Ce bilan appelle, en complément de la loi du 26 janvier 2016, des mesures pour mieux organiser l’administration centrale et les agences sanitaires, soutenir l’indépendance et la qualité de l’expertise sanitaire, renforcer l’efficacité du dispositif de déclarations d’intérêts et instaurer un contrôle effectif de leur véracité par une instance indépendante.
La Cour formule dix recommandations en ce sens.
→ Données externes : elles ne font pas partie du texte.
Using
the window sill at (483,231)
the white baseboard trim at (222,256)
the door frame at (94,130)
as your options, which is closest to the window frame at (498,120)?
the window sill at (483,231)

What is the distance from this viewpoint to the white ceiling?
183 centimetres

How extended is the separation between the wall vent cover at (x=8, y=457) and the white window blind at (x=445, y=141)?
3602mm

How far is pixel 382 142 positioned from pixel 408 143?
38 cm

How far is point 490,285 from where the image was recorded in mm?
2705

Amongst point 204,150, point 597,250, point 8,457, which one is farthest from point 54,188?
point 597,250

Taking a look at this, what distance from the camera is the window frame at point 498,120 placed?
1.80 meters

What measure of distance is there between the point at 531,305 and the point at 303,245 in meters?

Pour lires les articles parus dans Ouest France, Le Quotidien du Médecin, La Tribune, L’Usine Nouvelle et JIM.fr

Pour télécharger le rapport de la Cour des Comptes

Les 10 recommandations de la Cour des Comptes

Clarifier la gestion des déports
1. faire respecter rigoureusement l’obligation de déport systématique de tous les membres d’instances collégiales, commissions, groupes de travail et conseils, dès lors qu’ils ont un intérêt, direct ou indirect, à l’affaire examinée (article L. 1451-1 du CSP) et réserver le bénéfice de la charte de l’expertise (art. L. 1542-2 du CSP), qui permet une approche graduée des liens d’intérêts, aux seuls experts sanitaires invités à participer à ces instances, ponctuellement ou avec voix consultative ;

Approfondir le dispositif de transparence
2. rendre obligatoire sur le formulaire des déclarations d’intérêts la mention du numéro du répertoire partagé des professionnels de santé (RPPS) afin de faciliter le croisement des données avec le site Transparence santé et intégrer à ce formulaire une rubrique pour les mises à jour ;
3. clarifier l’articulation des dispositions législatives applicables au Comité économique des produits de santé (CEPS) au titre de la prévention des conflits d’intérêts et déterminer en conséquence par voie réglementaire le degré de transparence (enregistrement et publicité) auquel ses travaux et décisions doivent être soumis dans la limite des secrets protégés par la loi ;
4. rendre obligatoire pour les industriels d’adresser au Conseil national de l’Ordre des médecins, par télétransmission, les projets de conventions “médecins-industrie” et le compte-rendu de toute activité financée dans ce domaine ;
5. faire remonter à l’année 2012 la date d’effet de l’obligation de publication par les entreprises des avantages de toute nature qu’elles procurent, directement ou indirectement, aux professionnels de santé afin de se conformer à l’exigence constitutionnelle de protection de la santé et de garantir l’indépendance de l’expertise sanitaire et le choix éclairé du patient ;
6. mettre en place sans plus tarder le site unique de recueil des déclarations d’intérêts permettant à toutes les personnes, assujetties à une telle obligation dans le champ sanitaire, de procéder par télé-déclaration lors de son premier établissement et pour sa mise à jour, à chaque fois que nécessaire et au moins une fois par an ;

Renforcer le pilotage global par l’administration centrale et le contrôle
7. élargir à l’ensemble des fonctions de direction des agences sanitaires les obligations de transmission au président de la Haute Autorité pour la transparence de la vie publique d’une déclaration de situation patrimoniale et d’une déclaration d’intérêts prévues à l’article 11 de la loi du 11 octobre 2013 relative à la transparence de la vie publique ;
8. harmoniser sous l’autorité du secrétaire général des ministères sociaux la politique de prévention des conflits d’intérêts dans le champ sanitaire ;
9. confier à la Haute Autorité de santé, dans des conditions de nature à garantir l’indépendance de cette nouvelle mission en son sein, le contrôle de la véracité des déclarations d’intérêts dans le champ sanitaire, sans déresponsabiliser les agences sanitaires de leurs obligations de vérification de la complétude et de l’exactitude desdites déclarations d’intérêts ;
10. engager avec le ministère chargé de l’enseignement supérieur et de la recherche une réflexion afin de valoriser l’expertise sanitaire dans la carrière des enseignants-chercheurs et praticiens hospitaliers.